* DESAFIO
Transcreva literalmente, do texto sobre o ruído dos campos de padel, o trecho que começa em «Por sua vez, a» e segue até «manutenção da situação.».

* TEXTO PARA LEITURA
►
Realmente, não resulta dos factos provados que o ruído produzido nos 2 conjuntos dos campos de padel excede os limites legais estabelecidos no Regulamento Geral do Ruído aprovado pelo DL 9/2007 de 17/01.
Mas lembremos que na petição inicial vem alegado, além do mais:
«E diga-se que, excedendo os níveis de ruído produzido pela exploração dos campos de padel os máximos permitidos por lei, como nos parece claro, é absolutamente certo, que os requeridos e encontram em situação irregular e ilícita, mas, mesmo não excedendo ou que o excesso fosse mínimo, nem por isso os direitos dos requerentes ao repouso, sossego, descanso, silêncio, sono, saúde e bem-estar poderiam ser ignorados e postergados.»,
«Efectivamente como é jurisprudência corrente os limites da poluição sonora são fixados em vista daquilo que é legalmente considerado razoável, mas em nada relevam decisivamente para fins civis, designadamente, na relação de vizinhança, pois, como resulta claro de uma leitura atenta do DL 9/2007, de 17 de Janeiro, alterado pelo DL 287/2007, de 01 de Agosto, a li visa a prevenção do ruído e o controlo da poluição sonora, tendo em vista a salvaguarda da saúde e o bem estar das populações, mas segundo um regime de grandes categorias, sobrando todo o espaço para o tratamento jurídico autónomo do ruído dito de “vizinhança” versus direitos de personalidade (…)»,
«E, portanto, condição necessária, mas também suficiente para que se possam tomar medidas judiciais cautelares é que se mostre que o direito ao descanso, repouso, sossego, sono e bem assim, à saúde e qualidade de vida estão ameaçados e são lesados pelo ruído causado e não que este ruído ofenda os limites máximos impostos por lei».
Por sua vez, a 1ª instância, expôs na sentença:
«(…)
No tocante ao ruído, ainda que se constatasse que a actividade das requeridas não violava o Regulamento do Ruído, pelo facto de o ruído produzido se encontrar dentro dos limites legais, entende-se que isso também não permitiria a manutenção da situação.
Neste sentido, veja-se Cecília Agante (in A Tutela Geral e Especial da Pessoalidade Humana, CEJ, 2017, pág. 55,  (…) que escreveu que “entende-se que ele [Regulamento do Ruído] apenas tem efeitos dentro da actividade administrativa e no seu âmbito, não podendo interferir com a salvaguarda dos direitos de personalidade, cuja proteção não se esgota no limite do ruído estabelecido no diploma. A significar que a consagração de um valor máximo de nível sonoro do ruído vincula a administração a não autorizar a instalação de equipamentos nem conceder licenciamento de atividades que não respeitem aquele limite máximo, e o desrespeito desse limite faz incorrer o infrator em ilícito de mera ordenação social. Por isso, não obstante estar demonstrado que a atividade da R. não colocava em crise os valores limite de ruído e de incomodidade previstos pelo Regulamento para o exercício de atividades ruidosas permanentes, como era o caso, as três decisões deram guarida à proteção dos direitos de personalidade dos lesados e alcançaram soluções de compatibilização dos interesses em causa, com juízos de ponderação de bens e de concordância prática dos interesses em conflito. À luz do princípio da proporcionalidade, evitou-se o sacrifício total da ré em relação aos autores e destes em relação àquela e realizou-se uma redução proporcional do âmbito e alcance dos respetivos direitos
(…)
◄
* ENTRADAS
►
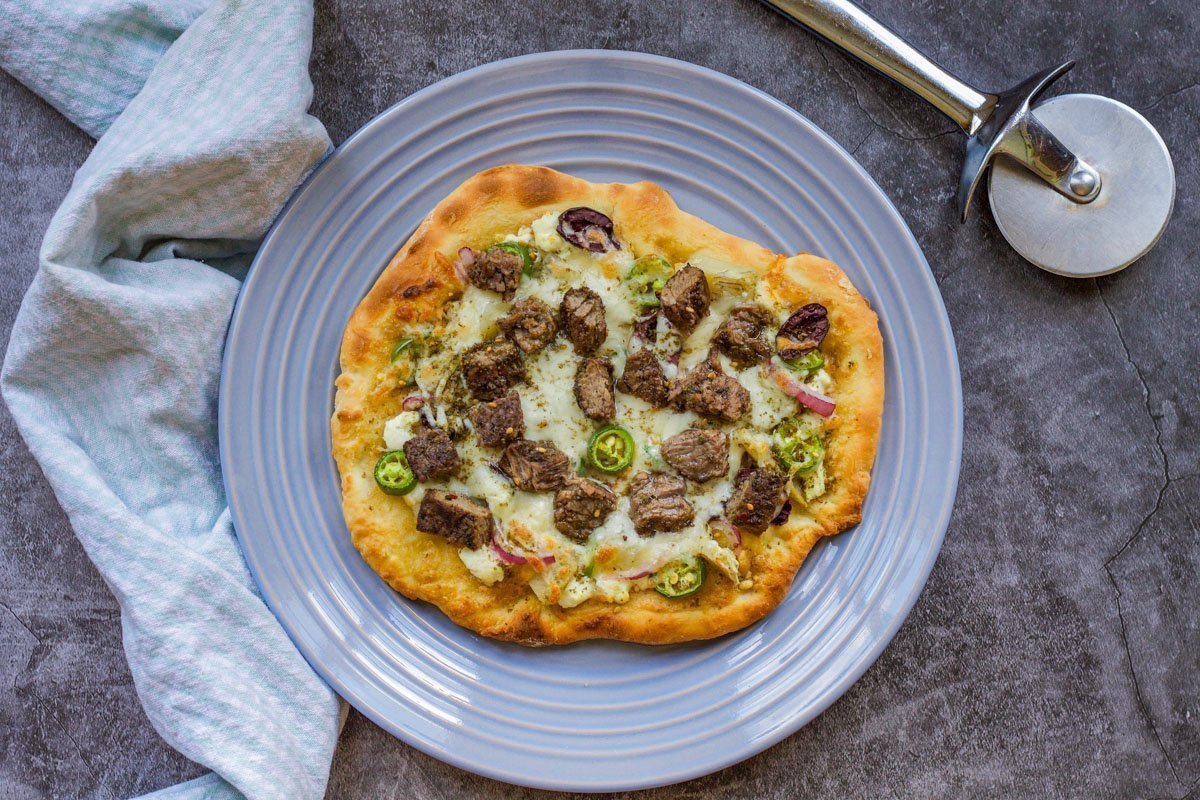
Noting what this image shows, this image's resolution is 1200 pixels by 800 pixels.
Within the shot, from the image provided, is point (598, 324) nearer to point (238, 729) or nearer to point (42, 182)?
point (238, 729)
◄
►
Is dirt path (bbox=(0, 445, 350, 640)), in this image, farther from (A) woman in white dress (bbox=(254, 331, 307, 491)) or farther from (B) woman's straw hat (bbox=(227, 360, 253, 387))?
◄
►
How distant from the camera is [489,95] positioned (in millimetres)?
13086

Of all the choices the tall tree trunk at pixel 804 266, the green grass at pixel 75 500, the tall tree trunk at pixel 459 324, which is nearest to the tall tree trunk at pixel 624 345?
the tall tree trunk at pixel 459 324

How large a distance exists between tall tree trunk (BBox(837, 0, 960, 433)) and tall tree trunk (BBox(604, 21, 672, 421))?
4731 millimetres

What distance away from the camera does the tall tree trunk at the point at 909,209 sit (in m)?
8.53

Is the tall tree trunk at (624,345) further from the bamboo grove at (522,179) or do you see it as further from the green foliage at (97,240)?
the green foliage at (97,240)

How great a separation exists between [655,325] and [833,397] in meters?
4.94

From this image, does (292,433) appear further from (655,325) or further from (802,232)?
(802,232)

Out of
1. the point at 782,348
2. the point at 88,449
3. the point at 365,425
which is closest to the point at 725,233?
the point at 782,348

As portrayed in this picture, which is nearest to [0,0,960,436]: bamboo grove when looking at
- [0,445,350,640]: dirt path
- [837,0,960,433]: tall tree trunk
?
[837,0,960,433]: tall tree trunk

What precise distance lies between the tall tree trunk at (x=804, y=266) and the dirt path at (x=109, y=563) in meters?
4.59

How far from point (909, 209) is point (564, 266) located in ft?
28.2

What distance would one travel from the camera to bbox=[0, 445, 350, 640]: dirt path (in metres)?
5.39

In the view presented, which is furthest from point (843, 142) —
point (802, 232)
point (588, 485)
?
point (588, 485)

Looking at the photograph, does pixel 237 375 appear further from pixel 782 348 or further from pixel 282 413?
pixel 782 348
◄
* SOLUÇÃO DA TAREFA
Por sua vez, a 1ª instância, expôs na sentença:
«(…)
No tocante ao ruído, ainda que se constatasse que a actividade das requeridas não violava o Regulamento do Ruído, pelo facto de o ruído produzido se encontrar dentro dos limites legais, entende-se que isso também não permitiria a manutenção da situação.